REVIEW: The Love We Make


 HPR's Dave Lawrence reviews the new Paul McCartney documentary The Love We Make.


The Love We Make


Out in December of 2011, The Love We Make is a moving documentary of just a few weeks in the life of Sir Paul McCartney. Directed by Albert Maysles and Bradley Kaplan, The Love We Make chronicles the time from September 11, 2001 through to the Concert for New York at Madison Square Garden a few weeks later on October 20th.

McCartney was on the runway getting ready to depart on a plane that fateful morning. Seizing on the energy of the moment, the DVD takes you on the trip with Sir Paul toward realizing he wants to give back, and help out, culminating with the star-studded MSG event. But the story is a bit more detailed than that; you learn how Paul’s father was a firefighter during World War II, and how Paul looks at this as a chance to give back on that score.

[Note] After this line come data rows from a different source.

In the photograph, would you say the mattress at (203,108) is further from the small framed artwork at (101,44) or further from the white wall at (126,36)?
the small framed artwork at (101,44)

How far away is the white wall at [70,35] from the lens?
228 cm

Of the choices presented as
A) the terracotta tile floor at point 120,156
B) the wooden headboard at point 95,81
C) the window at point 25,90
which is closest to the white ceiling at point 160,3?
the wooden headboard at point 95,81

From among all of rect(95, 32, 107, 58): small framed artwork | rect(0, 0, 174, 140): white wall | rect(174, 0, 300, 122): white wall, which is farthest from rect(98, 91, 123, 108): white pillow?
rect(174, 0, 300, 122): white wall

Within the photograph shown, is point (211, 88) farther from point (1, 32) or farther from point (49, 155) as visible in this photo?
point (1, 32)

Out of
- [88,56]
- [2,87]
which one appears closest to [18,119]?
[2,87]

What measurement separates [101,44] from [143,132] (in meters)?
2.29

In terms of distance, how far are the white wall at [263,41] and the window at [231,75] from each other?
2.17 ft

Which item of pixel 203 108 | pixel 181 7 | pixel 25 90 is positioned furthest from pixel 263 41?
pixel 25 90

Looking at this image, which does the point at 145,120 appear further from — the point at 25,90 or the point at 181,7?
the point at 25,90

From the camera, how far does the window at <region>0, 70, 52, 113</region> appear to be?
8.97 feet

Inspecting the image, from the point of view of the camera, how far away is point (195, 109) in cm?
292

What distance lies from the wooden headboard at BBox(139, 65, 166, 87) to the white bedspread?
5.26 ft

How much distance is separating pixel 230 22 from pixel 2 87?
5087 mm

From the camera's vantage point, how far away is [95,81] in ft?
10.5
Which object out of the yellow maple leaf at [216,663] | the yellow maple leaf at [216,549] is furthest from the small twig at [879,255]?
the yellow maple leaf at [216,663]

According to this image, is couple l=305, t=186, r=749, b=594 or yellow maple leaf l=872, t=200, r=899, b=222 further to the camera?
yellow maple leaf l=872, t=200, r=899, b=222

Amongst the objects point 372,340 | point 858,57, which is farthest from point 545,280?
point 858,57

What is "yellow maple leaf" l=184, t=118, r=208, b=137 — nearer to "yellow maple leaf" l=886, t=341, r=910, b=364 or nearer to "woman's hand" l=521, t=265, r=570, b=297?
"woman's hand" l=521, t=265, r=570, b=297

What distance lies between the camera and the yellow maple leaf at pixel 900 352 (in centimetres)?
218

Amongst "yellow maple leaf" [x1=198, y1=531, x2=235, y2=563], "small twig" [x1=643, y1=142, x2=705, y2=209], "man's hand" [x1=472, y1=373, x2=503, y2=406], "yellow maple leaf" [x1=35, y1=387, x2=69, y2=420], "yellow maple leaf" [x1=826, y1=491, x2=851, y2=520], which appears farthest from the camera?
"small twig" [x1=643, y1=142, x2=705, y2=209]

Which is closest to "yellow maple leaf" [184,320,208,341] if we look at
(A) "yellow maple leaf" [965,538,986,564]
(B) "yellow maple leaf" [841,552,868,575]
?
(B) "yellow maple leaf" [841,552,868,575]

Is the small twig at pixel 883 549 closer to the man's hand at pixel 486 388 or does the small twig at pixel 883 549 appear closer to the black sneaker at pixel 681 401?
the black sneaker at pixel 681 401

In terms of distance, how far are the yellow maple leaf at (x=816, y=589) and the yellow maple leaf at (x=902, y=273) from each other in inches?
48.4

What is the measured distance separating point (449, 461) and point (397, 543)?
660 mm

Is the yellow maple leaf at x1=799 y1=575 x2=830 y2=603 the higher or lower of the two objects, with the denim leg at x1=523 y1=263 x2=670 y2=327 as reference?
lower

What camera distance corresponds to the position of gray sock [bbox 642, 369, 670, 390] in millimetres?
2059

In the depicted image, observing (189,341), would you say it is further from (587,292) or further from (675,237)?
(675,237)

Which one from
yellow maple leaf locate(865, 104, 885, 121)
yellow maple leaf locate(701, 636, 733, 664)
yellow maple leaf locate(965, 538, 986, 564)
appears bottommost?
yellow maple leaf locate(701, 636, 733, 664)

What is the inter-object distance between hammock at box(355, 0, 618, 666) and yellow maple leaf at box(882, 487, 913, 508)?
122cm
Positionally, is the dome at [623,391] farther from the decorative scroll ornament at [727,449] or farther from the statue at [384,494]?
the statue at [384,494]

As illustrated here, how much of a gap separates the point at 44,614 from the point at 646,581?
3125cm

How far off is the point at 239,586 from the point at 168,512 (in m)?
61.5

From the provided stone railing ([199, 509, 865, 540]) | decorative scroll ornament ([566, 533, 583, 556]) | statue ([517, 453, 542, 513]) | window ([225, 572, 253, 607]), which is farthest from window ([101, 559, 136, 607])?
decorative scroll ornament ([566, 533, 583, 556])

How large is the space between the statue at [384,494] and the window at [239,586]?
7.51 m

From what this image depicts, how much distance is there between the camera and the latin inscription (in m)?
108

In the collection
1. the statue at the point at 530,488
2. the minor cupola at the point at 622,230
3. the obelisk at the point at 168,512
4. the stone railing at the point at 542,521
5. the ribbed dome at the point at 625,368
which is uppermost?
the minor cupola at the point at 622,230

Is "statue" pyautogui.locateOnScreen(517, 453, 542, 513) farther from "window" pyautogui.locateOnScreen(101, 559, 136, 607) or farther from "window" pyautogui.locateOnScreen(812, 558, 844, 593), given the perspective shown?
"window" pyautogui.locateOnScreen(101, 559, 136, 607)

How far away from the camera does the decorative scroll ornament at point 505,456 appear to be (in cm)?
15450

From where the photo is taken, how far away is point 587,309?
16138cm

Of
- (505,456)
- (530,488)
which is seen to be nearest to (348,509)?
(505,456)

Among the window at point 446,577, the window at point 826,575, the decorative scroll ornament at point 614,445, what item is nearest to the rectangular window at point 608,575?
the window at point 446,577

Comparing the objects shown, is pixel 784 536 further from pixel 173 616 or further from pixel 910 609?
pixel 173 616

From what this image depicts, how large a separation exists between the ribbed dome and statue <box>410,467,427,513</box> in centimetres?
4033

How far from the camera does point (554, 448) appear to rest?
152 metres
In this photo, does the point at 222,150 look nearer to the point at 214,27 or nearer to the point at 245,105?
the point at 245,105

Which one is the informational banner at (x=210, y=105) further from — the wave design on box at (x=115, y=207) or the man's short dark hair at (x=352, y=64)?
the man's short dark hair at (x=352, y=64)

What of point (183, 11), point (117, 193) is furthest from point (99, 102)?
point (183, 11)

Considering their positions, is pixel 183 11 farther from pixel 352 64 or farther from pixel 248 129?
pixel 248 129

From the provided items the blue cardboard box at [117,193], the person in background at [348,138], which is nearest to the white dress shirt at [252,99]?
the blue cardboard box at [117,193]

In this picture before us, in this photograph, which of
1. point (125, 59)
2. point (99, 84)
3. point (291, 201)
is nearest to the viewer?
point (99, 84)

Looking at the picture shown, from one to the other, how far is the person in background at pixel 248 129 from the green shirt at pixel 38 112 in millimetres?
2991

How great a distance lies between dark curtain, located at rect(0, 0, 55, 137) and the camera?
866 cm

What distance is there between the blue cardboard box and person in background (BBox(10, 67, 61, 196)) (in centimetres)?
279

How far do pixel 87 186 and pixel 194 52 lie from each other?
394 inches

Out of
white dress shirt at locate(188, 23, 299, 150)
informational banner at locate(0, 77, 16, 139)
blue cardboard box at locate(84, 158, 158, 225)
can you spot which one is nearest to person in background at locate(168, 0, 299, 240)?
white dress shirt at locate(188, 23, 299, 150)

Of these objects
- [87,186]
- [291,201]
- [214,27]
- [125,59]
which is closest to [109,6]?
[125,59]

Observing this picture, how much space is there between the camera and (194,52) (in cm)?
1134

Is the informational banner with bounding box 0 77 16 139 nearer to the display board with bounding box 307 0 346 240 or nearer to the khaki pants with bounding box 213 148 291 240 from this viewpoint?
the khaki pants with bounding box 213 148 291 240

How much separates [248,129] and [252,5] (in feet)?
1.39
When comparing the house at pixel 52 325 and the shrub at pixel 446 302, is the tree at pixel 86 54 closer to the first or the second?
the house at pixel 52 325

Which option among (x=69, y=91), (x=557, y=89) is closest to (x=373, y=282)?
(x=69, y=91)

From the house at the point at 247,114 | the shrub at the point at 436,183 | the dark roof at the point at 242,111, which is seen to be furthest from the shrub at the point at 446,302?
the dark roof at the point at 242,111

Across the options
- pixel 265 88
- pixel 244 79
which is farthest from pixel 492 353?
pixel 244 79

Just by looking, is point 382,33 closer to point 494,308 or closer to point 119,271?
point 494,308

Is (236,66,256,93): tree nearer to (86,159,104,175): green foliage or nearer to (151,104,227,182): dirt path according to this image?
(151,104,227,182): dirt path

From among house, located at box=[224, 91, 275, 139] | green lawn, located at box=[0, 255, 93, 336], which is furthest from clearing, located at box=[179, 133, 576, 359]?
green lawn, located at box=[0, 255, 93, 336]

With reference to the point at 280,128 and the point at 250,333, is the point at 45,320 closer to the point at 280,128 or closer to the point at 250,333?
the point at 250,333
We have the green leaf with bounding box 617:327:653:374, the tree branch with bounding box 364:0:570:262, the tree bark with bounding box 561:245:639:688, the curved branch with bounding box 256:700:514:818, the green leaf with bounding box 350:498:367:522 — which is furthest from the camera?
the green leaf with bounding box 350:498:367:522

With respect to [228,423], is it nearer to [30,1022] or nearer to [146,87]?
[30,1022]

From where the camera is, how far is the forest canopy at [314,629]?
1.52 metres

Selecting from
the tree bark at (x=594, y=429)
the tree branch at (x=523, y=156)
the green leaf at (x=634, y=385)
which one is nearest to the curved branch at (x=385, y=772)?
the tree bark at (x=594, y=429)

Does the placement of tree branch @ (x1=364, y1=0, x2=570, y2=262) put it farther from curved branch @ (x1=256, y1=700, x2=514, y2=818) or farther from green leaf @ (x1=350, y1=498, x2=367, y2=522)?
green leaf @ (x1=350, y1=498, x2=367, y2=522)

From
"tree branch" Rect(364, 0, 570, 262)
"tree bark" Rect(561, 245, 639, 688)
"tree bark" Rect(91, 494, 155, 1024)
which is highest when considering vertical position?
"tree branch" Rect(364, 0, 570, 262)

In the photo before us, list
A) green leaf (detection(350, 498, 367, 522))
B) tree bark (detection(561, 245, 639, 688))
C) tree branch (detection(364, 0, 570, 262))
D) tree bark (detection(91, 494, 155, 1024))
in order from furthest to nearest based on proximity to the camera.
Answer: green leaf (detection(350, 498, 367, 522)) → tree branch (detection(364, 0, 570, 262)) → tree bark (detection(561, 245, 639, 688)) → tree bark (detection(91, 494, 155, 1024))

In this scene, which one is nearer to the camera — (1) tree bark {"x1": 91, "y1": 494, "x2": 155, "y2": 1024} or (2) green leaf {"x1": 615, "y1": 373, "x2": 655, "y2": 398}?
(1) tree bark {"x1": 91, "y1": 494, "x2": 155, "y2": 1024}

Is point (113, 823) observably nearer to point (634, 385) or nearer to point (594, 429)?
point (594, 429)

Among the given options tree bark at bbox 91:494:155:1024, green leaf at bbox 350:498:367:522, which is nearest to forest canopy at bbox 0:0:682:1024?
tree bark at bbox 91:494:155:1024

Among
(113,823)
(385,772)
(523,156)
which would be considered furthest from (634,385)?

He adds to it his connection to New York City and America in Beatles history, and so from the tragedy of 9/11, a concert is born.

Paul’s vision for a small benefit concert is merged with a VH1 plan to stage a larger show with layers of artists. The Love We Make shows how that comes together, with entertainment heavy Harvey Weinstein key in the mix. Over the course of several weeks, the viewer is taken behind the scenes as Paul rehearses for the performance, and does a series of interviews. Going along with Sir Paul for interview sessions with Dan Rather and Howard Stern, among others, shows some insight into Paul’s confident, relaxed demeanor. Seemingly unflappable in the face of typical racy questioning from radio legend Stern, and equally at ease communicating with veteran broadcaster Rather, McCartney seems largely unaffected by anything. He has a removed, thousand-yard stare even in his most engaged moments.

A way that The Love We Make really drives that point home is watching McCartney stroll the streets of New York, for a series of film shoots where he never stops walking, as random New Yorkers approach for pictures, autographs, or even to just share memories with the affable Beatle. Never rattled, always slightly on the move, Sir Paul mixes it up with everyone from business people from his past that he bumps into, to one guy who appears homeless, and unsuccessfully seeks assistance from Paul, who nonchalantly keeps the walk train rolling through all encounters.

Seeing Paul hanging out with James Taylor is a treat. The two recount their long history and the key role McCartney played in Taylor’s discovery. The humble JT gets a second feature in the film when another scene features he, Macca, and former President Clinton all BSing backstage at the Madison Square Garden show. The moments are wild perhaps for what they reveal about James Taylor more than anything; his strong connection to McCartney and Clinton is impressive; they both treat the Fire and Rain songwriter like an old friend.

Other musicians and celebs who drop by in the days and hours prior to the Garden soiree include Sheryl Crow, Billy Crystal, Jim Carrey, and Eric Clapton. The Carrey exchange is interesting; he seems to meet Sir Paul quickly backstage, gushing to him (as almost all those who meet him do). When he’s done with Sir Paul, he’s back into a crowd and headed out of the VIP area when Paul’s daughter Stella, un-introduced, attempts to lure Carrey into wearing a New York policeman’s hat. Carrey appears to completely blow off her request, saying something like “Somebody else does that”, unaware it’s Sir Paul’s daughter he’s dismissing. Funny moment, and perhaps one Carrey would cringe at seeing. It’s fun to watch stars like Ritchie Sambora of Bon Jovi gawking at Sir Paul up-close, trying to get his attention and get a word in with the megastar.

There are quite a few moments showing McCartney’s band practicing. It’s kept entertaining with shots of rehearsals with Billy Joel and is the only part of the documentary that ever gets tedious.

The heaviest moments are from the concert itself. Somehow, all the years in between do not take away knowledge of what happened to bring together this line-up of artists. It’s the shots of the firefighters in the crowd that got this reviewer most directly in the heart. Seeing the colleagues of the men who perished in that horrific morning… there is a strong wave of emotion it produces, remembering the raw emotions swirling in the air just weeks after the attacks. Suddenly the rock show part is not as important. Seeing The Who’s deadly serious take on Won’t Get Fooled Again, one of the anthem’s of the post-9/11 era, interspersed with shots of firefighters and first responders watching… those moments were tearjerkers. The enormous all-star “Freedom” sing-along winds up a show that carries the weight of thousands of souls. Few rock concerts -- if any other concert ever did -- end up being so serious. Few DVD’s of rock concerts evoke the kind of emotional response The Love We Make concludes with, between the live shots showing the faces of firemen, to the final scene at a firehouse in New York where many brave men lost their lives on September 11th, 2001.